= Identicon =

Automatically generated avatar

An arbitrary Identicon

An Identicon is a visual representation of a hash value, usually of an IP address, that serves to identify a user of a computer system as an effectively random form of avatar while protecting the user's privacy. The original Identicon was a 9-block graphic, and the representation has been extended to other graphic forms by third parties.

== Invention ==

Don Park came up with the Identicon idea on January 18, 2007. In his words:

I originally came up with this idea to be used as an easy means of visually distinguishing multiple units of information, anything that can be reduced to bits. It's not just IPs but also people, places, and things. IMHO, too much of the web what we read are textual or numeric information which are not easy to distinguish at a glance when they are jumbled up together. So I think adding visual identifiers will make the user experience much more enjoyable.

A similar method had previously been described by Adrian Perrig and Dawn Song in their 1999 publication on hash visualization, which had already seen wide use such as in the random art of SSH keys.

== Applications ==

- GitHub and Roll20 both use identicons to visually differentiate users who have not set their own avatar.
- Wikis and blogs may generate identicons to visually identify authors based on IP addresses.
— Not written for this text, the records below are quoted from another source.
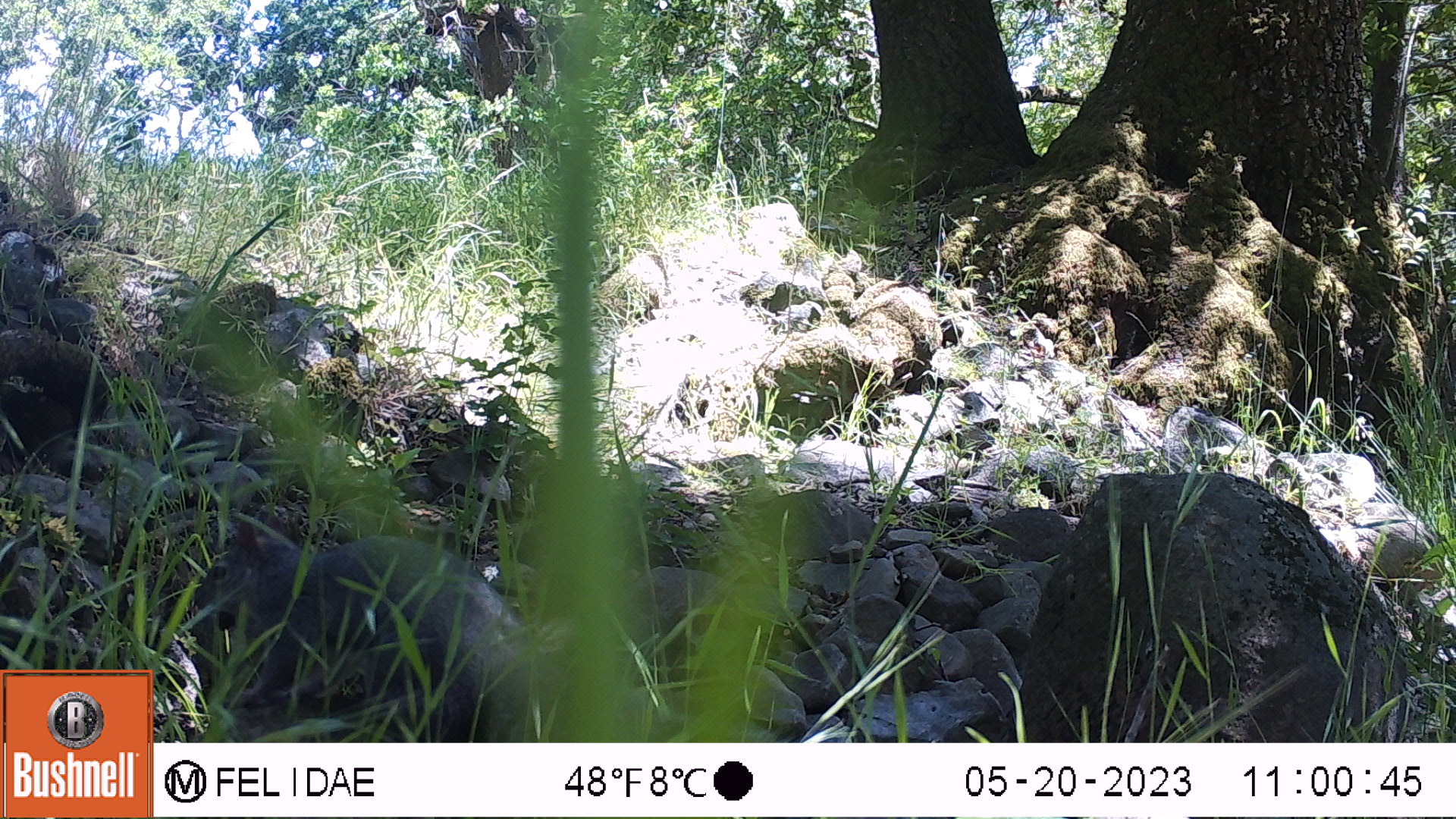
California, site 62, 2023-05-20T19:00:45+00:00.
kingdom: Animalia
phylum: Chordata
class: Mammalia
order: Rodentia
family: Sciuridae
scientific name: Sciuridae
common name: squirrel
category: unknown squirrel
Unknown squirrel (squirrel) (Sciuridae).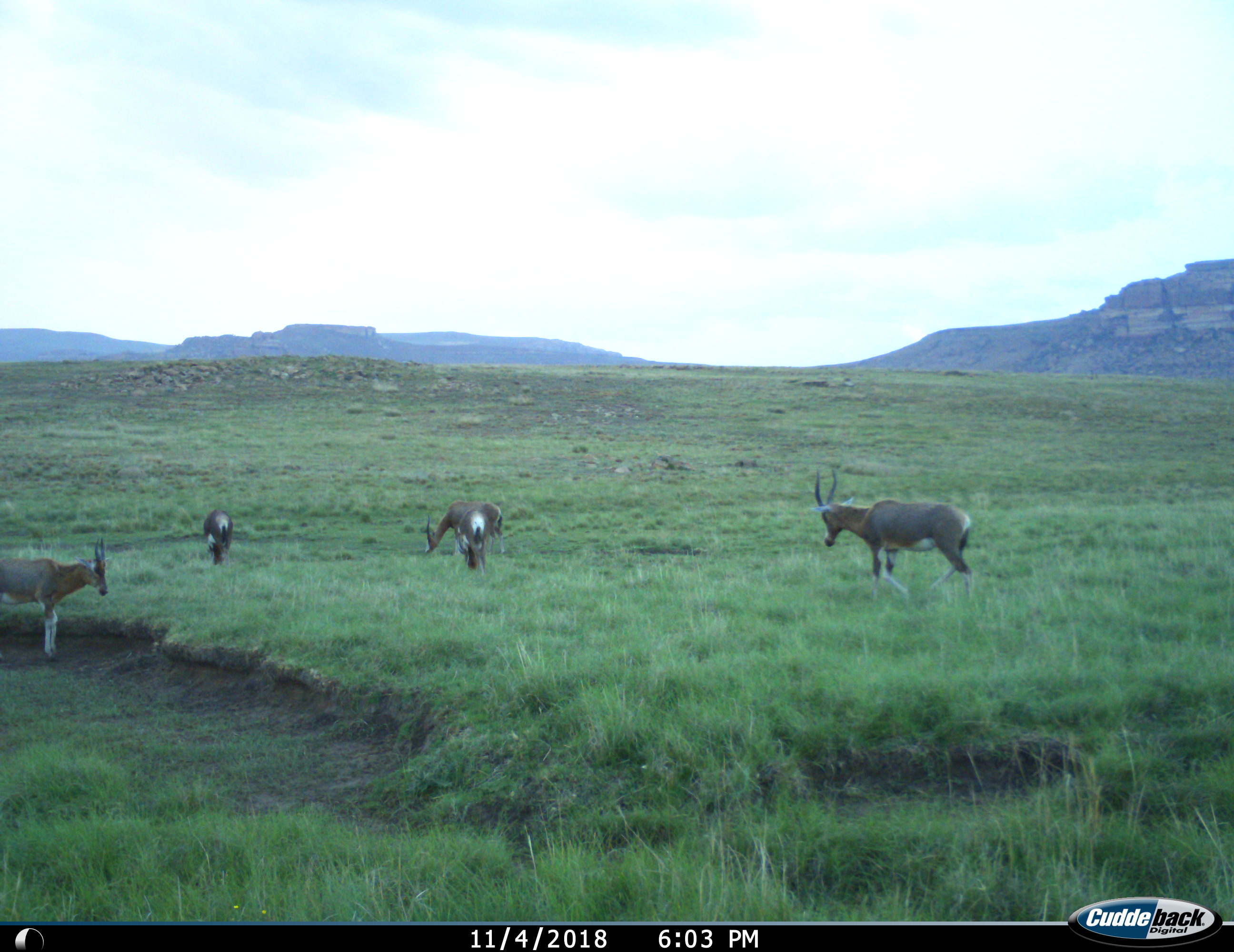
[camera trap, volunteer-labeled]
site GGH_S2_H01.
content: unidentified animal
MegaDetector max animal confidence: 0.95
This provides some protection against impersonation without requiring authentication.
- Third-party software is available to generate identicons for the purposes of identifying eBay sellers.
- The original Identicon idea has been expanded to include a couple of new, simple yet very effective, anti-phishing protection schemes. One of them requires client-side support; Park is interested in talking to browser vendors regarding its incorporation. He calls this expansion "Gemini."